━━━ Selected passage
I think the desire for narratives also manifests itself when people radically change their political views. It's notable that when some people's politics change they often seem to go through a wholesale change. We can all think of examples of those formerly some way out on the Left who subsequently became thoroughly right-wing. That is of course absolutely their right, but it is surprising that a number of such people seem to shift their view from Left to Right on each and every issue. It's unlikely that any 'side' is the sole repositery for truth, therefore wouldn't we expect to see more people become unaligned (as they realise that the side they had affiliated with is 'wrong' on certain issues) or simply moderate their views, rather than shift from one pole to another? If people are rationally considering each and every issue we might well expect to find this happen, but if we are principally in the business of buying narratives then maybe it's not surprising to see people chuck out one and replace it with a diffrent one. It's a lot easier than thinking through each issue in detail.
━━━━━━
━━━ Data rows
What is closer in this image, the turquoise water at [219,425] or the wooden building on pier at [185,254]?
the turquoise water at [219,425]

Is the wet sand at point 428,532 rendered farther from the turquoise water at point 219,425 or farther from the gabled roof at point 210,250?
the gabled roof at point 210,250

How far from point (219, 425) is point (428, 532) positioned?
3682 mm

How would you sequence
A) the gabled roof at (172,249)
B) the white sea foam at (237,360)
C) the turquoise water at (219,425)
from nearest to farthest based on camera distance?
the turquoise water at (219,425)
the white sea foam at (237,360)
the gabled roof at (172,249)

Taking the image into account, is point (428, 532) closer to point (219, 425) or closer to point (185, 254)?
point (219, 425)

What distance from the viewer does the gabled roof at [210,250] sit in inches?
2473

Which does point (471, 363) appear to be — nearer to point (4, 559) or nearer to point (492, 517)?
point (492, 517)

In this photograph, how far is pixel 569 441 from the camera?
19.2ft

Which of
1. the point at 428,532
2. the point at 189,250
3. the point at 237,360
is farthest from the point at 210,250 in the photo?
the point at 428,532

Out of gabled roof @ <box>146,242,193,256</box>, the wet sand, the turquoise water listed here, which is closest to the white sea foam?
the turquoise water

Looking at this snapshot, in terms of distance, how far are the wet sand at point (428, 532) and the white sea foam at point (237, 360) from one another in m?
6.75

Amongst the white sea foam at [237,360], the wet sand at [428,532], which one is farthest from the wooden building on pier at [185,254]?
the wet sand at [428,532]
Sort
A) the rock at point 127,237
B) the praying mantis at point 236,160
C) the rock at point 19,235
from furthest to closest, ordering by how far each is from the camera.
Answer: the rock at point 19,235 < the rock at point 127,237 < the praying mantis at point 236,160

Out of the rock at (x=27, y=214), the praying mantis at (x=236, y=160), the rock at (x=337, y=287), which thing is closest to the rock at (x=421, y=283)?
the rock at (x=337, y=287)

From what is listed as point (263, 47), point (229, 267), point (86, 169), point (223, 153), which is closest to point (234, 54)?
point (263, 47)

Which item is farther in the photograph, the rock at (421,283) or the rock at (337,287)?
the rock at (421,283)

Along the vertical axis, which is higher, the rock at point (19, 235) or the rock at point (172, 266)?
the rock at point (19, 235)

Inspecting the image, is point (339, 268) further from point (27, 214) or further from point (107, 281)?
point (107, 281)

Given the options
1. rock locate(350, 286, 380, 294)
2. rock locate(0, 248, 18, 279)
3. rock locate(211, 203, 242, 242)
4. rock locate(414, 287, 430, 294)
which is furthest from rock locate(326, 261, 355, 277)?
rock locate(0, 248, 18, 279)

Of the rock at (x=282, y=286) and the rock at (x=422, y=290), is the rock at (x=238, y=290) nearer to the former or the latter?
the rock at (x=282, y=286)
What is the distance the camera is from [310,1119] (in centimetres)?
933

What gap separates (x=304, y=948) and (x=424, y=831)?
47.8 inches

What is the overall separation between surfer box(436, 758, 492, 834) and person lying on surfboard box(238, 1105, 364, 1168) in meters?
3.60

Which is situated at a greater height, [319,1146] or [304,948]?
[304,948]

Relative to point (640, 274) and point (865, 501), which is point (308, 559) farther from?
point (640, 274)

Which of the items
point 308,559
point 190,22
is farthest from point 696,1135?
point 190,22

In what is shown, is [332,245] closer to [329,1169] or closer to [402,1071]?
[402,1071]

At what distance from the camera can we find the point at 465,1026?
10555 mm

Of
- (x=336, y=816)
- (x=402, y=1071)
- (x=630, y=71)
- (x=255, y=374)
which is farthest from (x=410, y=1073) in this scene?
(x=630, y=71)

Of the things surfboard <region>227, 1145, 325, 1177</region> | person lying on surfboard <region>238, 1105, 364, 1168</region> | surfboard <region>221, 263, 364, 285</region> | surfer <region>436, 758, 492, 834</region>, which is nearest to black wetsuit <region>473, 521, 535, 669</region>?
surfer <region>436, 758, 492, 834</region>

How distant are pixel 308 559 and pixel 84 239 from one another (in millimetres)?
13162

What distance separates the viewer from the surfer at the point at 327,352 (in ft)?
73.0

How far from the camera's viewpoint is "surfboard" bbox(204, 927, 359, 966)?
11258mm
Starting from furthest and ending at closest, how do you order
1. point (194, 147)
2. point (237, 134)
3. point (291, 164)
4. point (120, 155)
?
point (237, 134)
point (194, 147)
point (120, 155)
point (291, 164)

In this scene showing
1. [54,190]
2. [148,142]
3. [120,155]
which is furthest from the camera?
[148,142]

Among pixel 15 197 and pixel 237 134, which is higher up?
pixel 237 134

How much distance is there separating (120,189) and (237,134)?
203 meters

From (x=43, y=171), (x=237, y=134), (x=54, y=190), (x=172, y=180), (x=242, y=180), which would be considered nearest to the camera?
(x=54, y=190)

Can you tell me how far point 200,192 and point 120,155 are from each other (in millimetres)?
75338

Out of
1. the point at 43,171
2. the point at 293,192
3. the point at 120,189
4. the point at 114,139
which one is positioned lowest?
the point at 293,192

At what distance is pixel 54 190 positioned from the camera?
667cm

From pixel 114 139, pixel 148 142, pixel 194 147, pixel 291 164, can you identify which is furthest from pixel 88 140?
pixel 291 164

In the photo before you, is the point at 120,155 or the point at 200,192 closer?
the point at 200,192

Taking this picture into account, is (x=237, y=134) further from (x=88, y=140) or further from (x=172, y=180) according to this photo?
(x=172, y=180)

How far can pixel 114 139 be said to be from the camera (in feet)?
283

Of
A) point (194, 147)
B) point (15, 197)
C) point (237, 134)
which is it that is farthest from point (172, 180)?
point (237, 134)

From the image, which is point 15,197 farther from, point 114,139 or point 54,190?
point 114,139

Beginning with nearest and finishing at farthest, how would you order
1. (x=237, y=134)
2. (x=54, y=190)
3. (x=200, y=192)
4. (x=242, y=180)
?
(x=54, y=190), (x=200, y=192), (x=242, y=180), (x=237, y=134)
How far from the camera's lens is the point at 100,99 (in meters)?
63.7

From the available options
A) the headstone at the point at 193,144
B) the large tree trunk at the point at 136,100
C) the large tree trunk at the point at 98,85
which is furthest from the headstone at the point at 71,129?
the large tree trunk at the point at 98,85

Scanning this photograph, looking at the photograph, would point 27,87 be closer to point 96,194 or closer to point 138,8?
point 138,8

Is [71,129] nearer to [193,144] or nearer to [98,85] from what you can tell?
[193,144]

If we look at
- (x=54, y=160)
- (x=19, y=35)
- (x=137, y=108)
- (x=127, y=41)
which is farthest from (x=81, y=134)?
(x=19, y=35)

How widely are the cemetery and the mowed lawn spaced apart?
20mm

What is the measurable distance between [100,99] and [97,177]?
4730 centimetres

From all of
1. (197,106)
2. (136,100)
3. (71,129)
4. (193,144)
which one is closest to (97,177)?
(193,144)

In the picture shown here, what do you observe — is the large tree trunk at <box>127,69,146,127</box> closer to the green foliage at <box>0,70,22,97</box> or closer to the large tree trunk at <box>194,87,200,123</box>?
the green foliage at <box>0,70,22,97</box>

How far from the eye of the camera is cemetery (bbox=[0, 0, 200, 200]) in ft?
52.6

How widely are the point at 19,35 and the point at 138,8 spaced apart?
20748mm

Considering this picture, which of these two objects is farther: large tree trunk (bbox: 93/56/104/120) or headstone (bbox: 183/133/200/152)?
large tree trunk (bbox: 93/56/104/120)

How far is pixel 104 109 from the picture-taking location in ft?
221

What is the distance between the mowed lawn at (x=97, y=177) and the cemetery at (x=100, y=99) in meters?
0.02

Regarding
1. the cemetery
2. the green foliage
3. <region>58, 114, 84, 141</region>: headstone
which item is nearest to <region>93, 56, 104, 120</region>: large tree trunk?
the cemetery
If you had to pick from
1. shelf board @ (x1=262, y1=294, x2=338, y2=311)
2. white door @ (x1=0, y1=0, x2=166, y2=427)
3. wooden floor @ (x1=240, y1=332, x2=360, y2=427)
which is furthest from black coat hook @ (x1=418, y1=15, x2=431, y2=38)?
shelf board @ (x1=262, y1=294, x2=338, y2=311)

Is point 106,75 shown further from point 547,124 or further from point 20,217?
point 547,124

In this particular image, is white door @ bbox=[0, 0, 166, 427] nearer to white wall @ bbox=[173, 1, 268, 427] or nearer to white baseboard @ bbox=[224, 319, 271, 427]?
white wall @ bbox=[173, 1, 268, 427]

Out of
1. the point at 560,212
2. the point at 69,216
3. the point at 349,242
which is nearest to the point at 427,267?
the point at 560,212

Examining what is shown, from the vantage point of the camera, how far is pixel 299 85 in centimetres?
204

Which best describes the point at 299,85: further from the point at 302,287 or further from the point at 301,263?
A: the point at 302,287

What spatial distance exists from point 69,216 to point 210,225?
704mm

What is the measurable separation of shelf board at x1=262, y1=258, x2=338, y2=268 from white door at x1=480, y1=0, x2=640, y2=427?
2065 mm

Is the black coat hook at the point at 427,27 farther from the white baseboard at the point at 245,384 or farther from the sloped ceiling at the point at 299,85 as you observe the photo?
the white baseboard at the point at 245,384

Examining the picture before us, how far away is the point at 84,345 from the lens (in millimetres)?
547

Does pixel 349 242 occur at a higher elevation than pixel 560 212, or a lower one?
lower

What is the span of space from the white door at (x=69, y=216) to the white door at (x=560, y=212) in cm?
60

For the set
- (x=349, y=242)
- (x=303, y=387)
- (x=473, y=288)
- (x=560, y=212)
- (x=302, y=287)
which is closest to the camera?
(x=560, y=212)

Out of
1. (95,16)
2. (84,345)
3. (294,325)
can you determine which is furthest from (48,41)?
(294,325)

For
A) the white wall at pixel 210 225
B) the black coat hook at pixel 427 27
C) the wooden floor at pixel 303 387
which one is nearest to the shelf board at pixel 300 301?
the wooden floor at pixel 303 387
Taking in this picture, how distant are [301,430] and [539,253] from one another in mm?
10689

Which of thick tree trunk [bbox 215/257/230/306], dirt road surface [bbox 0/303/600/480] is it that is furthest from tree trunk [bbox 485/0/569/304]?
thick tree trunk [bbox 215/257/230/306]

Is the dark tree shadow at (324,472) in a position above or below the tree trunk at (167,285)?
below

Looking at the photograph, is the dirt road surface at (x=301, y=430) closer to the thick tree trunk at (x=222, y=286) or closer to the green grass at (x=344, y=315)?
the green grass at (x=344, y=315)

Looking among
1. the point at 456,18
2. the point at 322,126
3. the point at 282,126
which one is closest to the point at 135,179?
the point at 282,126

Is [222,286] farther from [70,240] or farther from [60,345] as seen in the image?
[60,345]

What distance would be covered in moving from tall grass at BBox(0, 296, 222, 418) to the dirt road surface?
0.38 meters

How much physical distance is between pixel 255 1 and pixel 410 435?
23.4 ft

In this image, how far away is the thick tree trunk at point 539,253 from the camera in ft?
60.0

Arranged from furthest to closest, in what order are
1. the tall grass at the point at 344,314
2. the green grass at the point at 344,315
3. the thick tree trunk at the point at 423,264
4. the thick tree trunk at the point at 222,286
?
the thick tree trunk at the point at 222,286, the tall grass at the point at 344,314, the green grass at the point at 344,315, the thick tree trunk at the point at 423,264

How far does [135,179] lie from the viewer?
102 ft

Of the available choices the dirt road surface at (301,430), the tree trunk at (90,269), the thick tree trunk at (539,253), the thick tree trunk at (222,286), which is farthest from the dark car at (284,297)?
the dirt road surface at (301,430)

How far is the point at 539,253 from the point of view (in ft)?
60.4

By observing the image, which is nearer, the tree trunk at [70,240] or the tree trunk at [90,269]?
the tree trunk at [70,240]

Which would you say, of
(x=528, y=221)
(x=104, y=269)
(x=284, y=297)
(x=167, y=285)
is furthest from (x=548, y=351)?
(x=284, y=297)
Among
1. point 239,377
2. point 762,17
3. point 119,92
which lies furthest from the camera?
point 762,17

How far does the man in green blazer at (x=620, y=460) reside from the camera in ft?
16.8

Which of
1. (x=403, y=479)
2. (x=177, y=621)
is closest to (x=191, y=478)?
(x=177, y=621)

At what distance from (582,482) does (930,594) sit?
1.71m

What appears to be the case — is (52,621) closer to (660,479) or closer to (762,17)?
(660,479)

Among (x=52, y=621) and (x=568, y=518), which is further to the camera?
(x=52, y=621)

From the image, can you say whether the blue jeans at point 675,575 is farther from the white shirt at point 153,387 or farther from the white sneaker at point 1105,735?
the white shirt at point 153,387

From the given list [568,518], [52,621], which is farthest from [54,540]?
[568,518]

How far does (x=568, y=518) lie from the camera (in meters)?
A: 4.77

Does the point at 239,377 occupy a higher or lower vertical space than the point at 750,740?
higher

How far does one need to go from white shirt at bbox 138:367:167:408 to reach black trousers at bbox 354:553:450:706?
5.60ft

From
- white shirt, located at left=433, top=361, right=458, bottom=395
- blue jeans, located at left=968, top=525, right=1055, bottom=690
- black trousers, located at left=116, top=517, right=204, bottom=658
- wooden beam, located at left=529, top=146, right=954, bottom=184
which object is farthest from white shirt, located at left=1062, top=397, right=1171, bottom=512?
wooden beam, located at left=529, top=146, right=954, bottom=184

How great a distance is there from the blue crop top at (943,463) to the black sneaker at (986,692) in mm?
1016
━━━━━━
- Exercise aim
In the passage on changing political views, what does the writer say is a lot easier than thinking through each issue in detail?

- Written answer
Throwing out one narrative and replacing it with another.